» AIM OF THE EXERCISE:
At the line containing "phylum: Chordata", begin repeating lines exactly, and stop only after the final line of the records below.

Stored items:

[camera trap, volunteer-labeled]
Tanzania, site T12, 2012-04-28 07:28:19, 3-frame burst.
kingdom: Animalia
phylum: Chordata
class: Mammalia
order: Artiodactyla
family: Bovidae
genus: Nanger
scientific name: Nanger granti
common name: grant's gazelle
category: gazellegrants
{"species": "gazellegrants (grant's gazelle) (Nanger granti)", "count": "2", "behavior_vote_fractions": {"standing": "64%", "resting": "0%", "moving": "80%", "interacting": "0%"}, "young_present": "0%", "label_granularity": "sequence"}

» OUTPUT OF THE EXERCISE:
phylum: Chordata
class: Mammalia
order: Artiodactyla
family: Bovidae
genus: Nanger
scientific name: Nanger granti
common name: grant's gazelle
category: gazellegrants
{"species": "gazellegrants (grant's gazelle) (Nanger granti)", "count": "2", "behavior_vote_fractions": {"standing": "64%", "resting": "0%", "moving": "80%", "interacting": "0%"}, "young_present": "0%", "label_granularity": "sequence"}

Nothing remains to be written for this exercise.